:: OBJECTIVE ::
Could you repeat the material from the line with "Focusing on the" through the end, renaming "red plastic part" as "red plastic piece" and leaving everything else unchanged?

[start]

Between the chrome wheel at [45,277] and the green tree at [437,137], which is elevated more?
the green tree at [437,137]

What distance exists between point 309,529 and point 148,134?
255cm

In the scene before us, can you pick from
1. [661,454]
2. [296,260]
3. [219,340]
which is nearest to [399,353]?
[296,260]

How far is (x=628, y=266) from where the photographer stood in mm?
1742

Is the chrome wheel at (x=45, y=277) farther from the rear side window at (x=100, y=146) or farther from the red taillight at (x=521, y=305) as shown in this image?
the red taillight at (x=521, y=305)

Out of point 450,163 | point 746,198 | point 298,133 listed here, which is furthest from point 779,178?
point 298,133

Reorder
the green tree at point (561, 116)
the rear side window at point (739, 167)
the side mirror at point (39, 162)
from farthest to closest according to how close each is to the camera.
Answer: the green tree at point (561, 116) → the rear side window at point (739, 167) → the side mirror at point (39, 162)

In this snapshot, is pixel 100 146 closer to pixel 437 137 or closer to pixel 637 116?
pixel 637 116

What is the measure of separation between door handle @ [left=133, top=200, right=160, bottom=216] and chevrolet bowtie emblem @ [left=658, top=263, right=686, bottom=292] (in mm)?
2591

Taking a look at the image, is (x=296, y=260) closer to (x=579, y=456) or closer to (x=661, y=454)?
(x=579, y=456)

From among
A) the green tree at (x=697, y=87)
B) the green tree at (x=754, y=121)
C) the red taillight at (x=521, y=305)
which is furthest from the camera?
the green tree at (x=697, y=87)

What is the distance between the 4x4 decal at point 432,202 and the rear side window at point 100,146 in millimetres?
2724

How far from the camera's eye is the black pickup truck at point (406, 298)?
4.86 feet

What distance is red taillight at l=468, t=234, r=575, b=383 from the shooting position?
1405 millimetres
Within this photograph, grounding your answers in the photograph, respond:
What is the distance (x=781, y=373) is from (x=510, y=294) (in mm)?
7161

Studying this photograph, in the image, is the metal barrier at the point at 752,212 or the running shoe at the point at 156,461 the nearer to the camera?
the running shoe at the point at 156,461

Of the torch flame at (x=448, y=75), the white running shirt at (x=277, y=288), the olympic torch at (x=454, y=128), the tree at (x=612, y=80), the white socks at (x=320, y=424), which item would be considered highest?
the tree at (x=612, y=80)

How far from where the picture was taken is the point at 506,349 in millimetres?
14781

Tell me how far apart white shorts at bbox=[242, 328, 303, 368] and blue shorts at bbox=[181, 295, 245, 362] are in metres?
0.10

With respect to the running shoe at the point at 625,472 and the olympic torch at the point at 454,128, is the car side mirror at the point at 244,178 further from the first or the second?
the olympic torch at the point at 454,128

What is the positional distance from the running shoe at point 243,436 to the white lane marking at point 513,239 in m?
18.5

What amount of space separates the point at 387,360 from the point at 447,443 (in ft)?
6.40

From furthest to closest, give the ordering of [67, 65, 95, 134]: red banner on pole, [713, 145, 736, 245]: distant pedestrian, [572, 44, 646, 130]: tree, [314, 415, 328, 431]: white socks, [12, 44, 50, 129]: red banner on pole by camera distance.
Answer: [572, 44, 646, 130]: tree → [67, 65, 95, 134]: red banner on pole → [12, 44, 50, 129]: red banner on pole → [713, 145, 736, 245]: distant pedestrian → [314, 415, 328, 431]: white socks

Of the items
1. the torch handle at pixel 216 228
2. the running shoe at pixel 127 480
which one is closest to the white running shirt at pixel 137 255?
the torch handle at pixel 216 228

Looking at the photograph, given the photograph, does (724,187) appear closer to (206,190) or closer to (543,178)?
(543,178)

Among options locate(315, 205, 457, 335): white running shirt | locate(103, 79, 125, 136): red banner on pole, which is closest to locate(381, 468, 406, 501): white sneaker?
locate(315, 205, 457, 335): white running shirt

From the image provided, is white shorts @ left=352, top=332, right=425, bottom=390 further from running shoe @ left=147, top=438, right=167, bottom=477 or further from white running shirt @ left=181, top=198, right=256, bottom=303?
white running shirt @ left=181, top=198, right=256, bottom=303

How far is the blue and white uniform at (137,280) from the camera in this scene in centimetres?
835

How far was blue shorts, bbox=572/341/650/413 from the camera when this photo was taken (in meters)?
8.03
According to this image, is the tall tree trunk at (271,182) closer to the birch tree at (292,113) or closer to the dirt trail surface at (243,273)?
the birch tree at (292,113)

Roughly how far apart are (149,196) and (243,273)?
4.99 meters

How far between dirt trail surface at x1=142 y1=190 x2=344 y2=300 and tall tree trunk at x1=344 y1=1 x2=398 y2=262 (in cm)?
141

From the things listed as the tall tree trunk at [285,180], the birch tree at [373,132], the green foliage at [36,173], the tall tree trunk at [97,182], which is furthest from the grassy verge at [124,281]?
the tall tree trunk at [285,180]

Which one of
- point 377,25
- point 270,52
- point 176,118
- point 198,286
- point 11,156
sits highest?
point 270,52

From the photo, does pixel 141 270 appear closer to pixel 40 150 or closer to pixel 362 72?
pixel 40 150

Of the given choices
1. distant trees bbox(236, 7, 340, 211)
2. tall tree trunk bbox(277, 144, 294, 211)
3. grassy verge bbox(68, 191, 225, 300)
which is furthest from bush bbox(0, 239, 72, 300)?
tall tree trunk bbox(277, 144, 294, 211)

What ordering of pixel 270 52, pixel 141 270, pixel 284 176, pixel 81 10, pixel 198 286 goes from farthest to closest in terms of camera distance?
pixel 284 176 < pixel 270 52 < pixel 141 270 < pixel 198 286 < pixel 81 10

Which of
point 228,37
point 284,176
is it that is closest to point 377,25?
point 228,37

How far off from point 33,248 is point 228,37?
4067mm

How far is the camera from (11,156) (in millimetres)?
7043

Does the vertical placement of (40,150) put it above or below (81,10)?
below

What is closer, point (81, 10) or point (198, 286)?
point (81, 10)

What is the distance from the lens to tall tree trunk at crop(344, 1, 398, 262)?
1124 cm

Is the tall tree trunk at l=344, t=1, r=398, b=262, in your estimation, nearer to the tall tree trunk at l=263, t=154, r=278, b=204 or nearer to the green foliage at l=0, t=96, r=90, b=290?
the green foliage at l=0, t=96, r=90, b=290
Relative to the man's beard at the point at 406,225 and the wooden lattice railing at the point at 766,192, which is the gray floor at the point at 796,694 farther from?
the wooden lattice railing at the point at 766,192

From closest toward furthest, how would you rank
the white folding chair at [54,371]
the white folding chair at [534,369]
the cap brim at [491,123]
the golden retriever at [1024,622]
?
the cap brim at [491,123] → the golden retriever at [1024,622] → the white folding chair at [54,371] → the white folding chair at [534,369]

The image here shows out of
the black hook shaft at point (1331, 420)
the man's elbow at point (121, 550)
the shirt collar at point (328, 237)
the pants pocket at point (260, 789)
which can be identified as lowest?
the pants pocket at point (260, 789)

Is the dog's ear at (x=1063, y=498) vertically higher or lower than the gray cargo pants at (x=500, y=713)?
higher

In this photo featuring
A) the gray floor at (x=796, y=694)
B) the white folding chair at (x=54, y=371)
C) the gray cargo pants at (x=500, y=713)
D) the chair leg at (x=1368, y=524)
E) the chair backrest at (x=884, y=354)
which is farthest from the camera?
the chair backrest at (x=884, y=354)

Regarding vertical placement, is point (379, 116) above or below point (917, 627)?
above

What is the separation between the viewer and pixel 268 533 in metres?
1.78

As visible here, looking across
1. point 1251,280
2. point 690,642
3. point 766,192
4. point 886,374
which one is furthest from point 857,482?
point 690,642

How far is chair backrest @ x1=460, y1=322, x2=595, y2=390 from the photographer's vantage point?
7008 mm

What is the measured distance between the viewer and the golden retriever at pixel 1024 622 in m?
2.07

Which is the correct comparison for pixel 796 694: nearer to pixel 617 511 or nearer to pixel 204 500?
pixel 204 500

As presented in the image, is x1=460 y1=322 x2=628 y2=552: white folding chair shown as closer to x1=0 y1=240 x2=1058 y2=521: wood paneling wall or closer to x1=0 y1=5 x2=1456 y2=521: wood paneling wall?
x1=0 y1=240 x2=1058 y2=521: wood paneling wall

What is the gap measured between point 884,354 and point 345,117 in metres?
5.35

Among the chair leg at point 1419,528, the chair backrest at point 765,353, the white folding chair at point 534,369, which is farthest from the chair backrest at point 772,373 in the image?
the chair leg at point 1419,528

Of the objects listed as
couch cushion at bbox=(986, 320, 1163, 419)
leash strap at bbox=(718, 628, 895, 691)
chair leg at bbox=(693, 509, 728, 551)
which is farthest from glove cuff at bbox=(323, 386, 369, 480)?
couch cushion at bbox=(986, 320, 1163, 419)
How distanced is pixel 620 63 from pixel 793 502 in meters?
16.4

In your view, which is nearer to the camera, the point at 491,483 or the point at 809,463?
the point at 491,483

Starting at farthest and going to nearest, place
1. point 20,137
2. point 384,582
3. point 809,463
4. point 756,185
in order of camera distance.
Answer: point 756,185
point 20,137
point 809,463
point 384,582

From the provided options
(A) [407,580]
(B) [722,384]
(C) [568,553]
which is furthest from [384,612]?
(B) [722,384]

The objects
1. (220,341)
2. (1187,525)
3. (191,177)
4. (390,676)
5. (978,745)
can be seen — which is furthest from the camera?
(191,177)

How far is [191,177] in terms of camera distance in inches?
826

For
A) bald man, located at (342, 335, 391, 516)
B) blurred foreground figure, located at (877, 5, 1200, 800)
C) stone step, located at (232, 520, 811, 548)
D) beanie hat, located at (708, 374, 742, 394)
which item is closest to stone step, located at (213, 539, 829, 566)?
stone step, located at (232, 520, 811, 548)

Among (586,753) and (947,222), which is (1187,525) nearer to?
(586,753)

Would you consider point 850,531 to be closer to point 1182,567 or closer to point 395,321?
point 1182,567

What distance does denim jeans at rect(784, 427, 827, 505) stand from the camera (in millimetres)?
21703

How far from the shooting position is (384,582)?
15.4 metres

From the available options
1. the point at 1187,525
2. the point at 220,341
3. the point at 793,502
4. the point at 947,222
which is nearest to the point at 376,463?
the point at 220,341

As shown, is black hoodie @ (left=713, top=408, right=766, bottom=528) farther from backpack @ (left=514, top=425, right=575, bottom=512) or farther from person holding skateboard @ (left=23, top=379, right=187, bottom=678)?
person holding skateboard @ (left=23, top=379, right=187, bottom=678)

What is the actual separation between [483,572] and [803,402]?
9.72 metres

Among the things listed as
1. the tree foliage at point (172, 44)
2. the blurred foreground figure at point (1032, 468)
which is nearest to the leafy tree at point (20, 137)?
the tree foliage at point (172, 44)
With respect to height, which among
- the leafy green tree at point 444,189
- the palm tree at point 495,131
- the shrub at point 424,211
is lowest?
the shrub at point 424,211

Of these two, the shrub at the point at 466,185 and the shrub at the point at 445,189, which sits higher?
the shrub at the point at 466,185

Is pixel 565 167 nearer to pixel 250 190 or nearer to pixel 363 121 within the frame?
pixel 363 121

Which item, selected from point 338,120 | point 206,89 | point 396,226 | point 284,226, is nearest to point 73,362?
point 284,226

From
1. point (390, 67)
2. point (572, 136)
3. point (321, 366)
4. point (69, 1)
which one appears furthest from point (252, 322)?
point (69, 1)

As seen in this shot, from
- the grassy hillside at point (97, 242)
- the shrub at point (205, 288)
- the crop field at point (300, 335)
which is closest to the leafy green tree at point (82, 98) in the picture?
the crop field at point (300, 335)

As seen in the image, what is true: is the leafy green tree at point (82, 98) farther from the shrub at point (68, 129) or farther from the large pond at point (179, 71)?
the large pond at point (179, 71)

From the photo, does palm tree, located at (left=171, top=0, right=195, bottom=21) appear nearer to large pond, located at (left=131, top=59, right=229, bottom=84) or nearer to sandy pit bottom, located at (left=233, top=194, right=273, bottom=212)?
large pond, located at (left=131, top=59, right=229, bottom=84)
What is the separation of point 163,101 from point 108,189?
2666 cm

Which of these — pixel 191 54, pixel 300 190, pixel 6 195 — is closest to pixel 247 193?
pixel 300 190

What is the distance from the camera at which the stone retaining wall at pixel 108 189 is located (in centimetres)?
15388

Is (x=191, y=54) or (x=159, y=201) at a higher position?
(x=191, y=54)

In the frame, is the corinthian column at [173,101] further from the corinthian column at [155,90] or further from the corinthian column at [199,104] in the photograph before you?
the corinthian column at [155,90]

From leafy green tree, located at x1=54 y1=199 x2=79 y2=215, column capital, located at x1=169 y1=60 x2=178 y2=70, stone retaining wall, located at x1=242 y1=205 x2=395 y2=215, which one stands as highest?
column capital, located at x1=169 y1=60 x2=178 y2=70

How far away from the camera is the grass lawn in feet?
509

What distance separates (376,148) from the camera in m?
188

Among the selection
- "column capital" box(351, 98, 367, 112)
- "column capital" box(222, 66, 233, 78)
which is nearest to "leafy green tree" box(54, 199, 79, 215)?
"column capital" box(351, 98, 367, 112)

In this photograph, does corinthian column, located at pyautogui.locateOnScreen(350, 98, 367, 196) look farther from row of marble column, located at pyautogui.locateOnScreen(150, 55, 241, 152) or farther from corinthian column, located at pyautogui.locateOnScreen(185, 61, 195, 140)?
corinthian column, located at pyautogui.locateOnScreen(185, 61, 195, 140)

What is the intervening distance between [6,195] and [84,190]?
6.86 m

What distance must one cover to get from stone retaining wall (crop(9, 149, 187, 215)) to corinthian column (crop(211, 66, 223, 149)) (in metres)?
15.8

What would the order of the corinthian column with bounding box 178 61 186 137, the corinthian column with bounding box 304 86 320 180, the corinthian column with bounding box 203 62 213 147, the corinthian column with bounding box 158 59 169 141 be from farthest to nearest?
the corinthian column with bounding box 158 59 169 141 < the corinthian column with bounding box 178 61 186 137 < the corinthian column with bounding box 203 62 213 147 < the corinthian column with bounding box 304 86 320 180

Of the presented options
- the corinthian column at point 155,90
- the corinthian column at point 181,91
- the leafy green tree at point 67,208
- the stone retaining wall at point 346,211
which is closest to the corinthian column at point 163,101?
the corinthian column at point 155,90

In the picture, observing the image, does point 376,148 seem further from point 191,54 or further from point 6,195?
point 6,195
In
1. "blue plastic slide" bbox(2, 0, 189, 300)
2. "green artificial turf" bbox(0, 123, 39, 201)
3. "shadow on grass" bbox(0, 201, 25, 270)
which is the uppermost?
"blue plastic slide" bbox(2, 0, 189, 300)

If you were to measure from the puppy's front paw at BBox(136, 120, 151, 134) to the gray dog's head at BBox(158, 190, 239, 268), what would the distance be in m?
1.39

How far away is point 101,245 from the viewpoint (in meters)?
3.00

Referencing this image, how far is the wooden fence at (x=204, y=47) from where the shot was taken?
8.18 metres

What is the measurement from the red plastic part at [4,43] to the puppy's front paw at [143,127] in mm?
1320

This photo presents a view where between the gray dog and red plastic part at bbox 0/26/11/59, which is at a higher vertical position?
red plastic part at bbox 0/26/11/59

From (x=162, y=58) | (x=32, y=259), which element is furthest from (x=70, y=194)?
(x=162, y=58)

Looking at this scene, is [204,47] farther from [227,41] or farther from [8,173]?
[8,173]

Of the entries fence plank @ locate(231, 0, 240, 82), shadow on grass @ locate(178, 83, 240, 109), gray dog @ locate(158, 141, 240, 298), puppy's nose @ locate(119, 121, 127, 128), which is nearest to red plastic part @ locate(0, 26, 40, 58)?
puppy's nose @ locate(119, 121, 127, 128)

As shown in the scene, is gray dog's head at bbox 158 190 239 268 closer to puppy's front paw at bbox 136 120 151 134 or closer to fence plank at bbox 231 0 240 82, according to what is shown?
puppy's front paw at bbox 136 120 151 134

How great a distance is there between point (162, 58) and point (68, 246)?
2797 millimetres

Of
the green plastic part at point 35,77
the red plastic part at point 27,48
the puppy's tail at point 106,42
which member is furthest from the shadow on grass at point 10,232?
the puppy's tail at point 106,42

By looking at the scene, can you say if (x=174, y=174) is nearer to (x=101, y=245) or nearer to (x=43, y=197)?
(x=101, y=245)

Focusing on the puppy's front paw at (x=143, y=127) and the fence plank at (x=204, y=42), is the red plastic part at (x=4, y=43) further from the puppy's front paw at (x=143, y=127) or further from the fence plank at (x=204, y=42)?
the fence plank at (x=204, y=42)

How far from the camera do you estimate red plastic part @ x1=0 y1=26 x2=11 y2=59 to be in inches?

[end]

:: SOLUTION TO THIS PROBLEM ::
Focusing on the puppy's front paw at (x=143, y=127) and the fence plank at (x=204, y=42), is the red plastic piece at (x=4, y=43) further from the puppy's front paw at (x=143, y=127) or further from the fence plank at (x=204, y=42)?
the fence plank at (x=204, y=42)

How far from the camera do you estimate red plastic piece @ x1=0 y1=26 x2=11 y2=59 to be in inches?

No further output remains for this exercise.